The figure of the Madonna, sitting on a square stone block, and in profile while looking away, occupies the entire height of the relief, from edge to edge, with a severity and monumentality reminiscent of classical reliefs. The composition of the sacred group is very original, at the same time blocked and dynamic, with the Virgin in a prophetic attitude, as she lifts her dress to feed or protect the child asleep, and generates a movement spiral thanks to the arrangement of opposite limbs. Jesus has let go of his arm behind his back and Mary comes to weave his feet, showing the right plant and breaking the stillness of the smooth surface of the bas-relief. The right hand of the Child turned out was later used more than once by the artist to symbolize the abandonment of the body in sleep or in death, as in the portrait of Lorenzo de 'Medici, Duke of Urbino or the Bandini Pietà and refers to the Farnese Hercules (since by Michelangelo man is seen as Hercules).

Pronounced is the muscle of the Child and the taking of Mary, especially with large hands, thanks to the different treatment of the surfaces, make it appear vigorous simple, everyday gesture. Virtuoso is finally the fall of the drapery, especially on Cubic's seat, which follows form with great realism.

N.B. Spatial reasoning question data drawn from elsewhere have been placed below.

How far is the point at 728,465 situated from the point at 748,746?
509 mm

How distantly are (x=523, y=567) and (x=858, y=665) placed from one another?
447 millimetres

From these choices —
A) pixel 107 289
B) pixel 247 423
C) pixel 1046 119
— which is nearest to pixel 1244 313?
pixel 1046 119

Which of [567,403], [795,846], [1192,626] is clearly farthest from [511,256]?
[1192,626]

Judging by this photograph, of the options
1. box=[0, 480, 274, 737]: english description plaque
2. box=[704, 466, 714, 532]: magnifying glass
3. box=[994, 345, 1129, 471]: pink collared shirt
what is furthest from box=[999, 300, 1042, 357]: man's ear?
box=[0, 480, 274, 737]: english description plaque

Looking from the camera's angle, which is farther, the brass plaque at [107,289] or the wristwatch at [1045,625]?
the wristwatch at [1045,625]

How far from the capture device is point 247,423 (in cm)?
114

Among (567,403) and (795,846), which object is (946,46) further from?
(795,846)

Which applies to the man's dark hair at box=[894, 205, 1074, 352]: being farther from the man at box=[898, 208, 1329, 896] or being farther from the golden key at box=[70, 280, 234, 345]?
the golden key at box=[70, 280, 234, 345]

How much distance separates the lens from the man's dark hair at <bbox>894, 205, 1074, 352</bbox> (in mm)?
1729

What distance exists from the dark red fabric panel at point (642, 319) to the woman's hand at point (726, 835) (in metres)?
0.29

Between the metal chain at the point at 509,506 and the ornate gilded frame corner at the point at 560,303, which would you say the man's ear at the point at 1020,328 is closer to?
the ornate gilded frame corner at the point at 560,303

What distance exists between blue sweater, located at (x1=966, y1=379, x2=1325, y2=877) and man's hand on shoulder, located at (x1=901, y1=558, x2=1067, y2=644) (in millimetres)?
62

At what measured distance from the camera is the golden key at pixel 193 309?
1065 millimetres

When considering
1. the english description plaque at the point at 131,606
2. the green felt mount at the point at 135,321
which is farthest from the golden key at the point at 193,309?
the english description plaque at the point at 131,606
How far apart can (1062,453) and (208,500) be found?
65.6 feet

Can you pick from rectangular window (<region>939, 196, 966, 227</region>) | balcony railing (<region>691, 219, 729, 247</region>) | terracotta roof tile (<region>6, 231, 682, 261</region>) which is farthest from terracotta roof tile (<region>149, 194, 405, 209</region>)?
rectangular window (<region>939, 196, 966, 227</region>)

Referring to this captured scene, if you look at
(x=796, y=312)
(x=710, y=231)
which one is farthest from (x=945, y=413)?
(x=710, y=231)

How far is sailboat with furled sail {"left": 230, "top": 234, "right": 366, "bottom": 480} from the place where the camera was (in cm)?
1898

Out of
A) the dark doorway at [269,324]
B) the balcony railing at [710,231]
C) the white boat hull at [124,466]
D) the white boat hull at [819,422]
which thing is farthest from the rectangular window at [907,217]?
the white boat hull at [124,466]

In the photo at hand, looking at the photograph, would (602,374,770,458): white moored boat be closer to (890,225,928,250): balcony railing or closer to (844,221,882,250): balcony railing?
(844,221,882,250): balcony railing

On the left, on the steps that give the name to the work, there are two putti just blanks in attitude dance or fight and another who, leaning on the handrail, tents, along with a fourth figure placed behind the Virgin, a drape. It is difficult to determine the significance of this background scene, perhaps a simple exercise in style or a tribute to dancing putti Donatello.